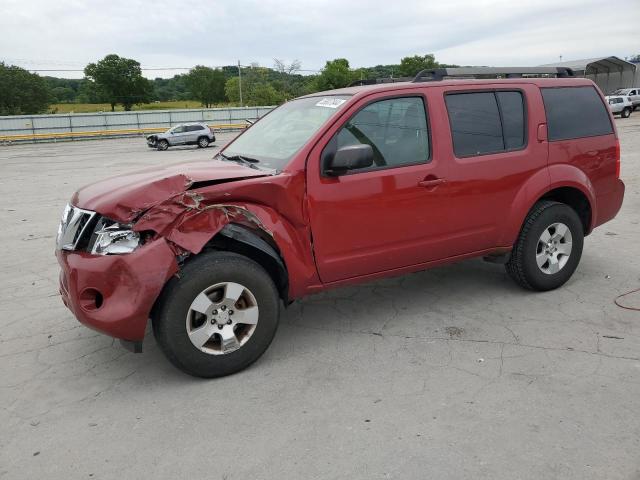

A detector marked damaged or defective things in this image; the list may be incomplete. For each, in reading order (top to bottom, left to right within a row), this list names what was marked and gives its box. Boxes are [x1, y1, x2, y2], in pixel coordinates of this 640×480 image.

broken headlight [89, 222, 139, 256]
cracked bumper [56, 236, 179, 342]
crumpled front end [57, 236, 179, 342]
damaged red suv [56, 67, 624, 376]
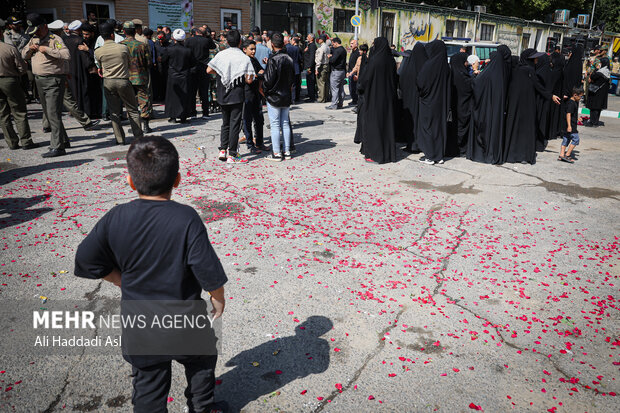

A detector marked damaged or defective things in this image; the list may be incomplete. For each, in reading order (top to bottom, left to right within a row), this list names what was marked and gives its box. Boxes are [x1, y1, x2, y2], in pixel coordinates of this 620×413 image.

cracked pavement [0, 100, 616, 412]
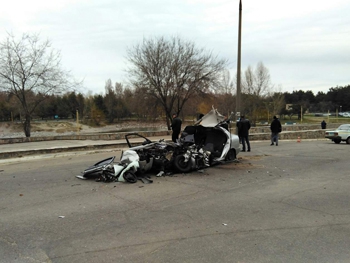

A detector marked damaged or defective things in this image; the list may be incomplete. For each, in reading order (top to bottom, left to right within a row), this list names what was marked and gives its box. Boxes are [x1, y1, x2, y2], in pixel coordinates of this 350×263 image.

wrecked car [76, 108, 241, 184]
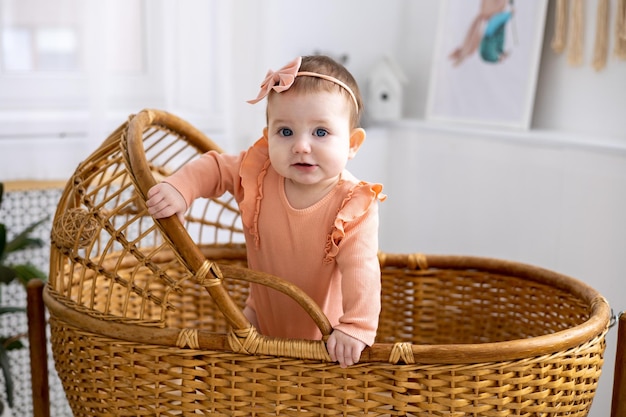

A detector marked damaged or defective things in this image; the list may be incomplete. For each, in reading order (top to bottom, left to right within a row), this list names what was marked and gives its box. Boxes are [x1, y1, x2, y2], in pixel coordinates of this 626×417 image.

bent wood rim [44, 250, 608, 364]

════

* **TASK TO CARRY OUT**: The answer must restate each entry word for word and contain no images.

* **ANSWER SPACE**:
A detector marked damaged or defective things in this image; the list may be incomplete. For each, in reading order (top to bottom, left to right within a row), this list names what was marked and gives its box. Boxes are [x1, y1, x2, y2], in pixel coordinates of this 640×480 image.

broken headlight [89, 222, 139, 256]
cracked bumper [56, 236, 179, 342]
crumpled front end [57, 236, 179, 342]
damaged red suv [56, 67, 624, 376]

A detector marked damaged or defective things in this image; the list may be incomplete. For each, in reading order (top to bottom, left to right within a row), this list names what was marked and gives its box. Boxes are [x1, y1, x2, y2], in pixel coordinates of this 620×413 image.

cracked pavement [0, 100, 616, 412]

A detector marked damaged or defective things in this image; the list may be incomplete. For each, in reading order (top to bottom, left to right within a row), this list names what was marked and gives its box. Boxes are [x1, y1, x2, y2], in pixel coordinates of this 350×263 image.

wrecked car [76, 108, 241, 184]

A detector marked damaged or defective things in this image; the list may be incomplete. For each, in reading order (top to bottom, left to right within a row), this list names what was marked and gives its box. Boxes are [x1, y1, x2, y2], in pixel coordinates of this 626×417 image.

bent wood rim [44, 250, 608, 364]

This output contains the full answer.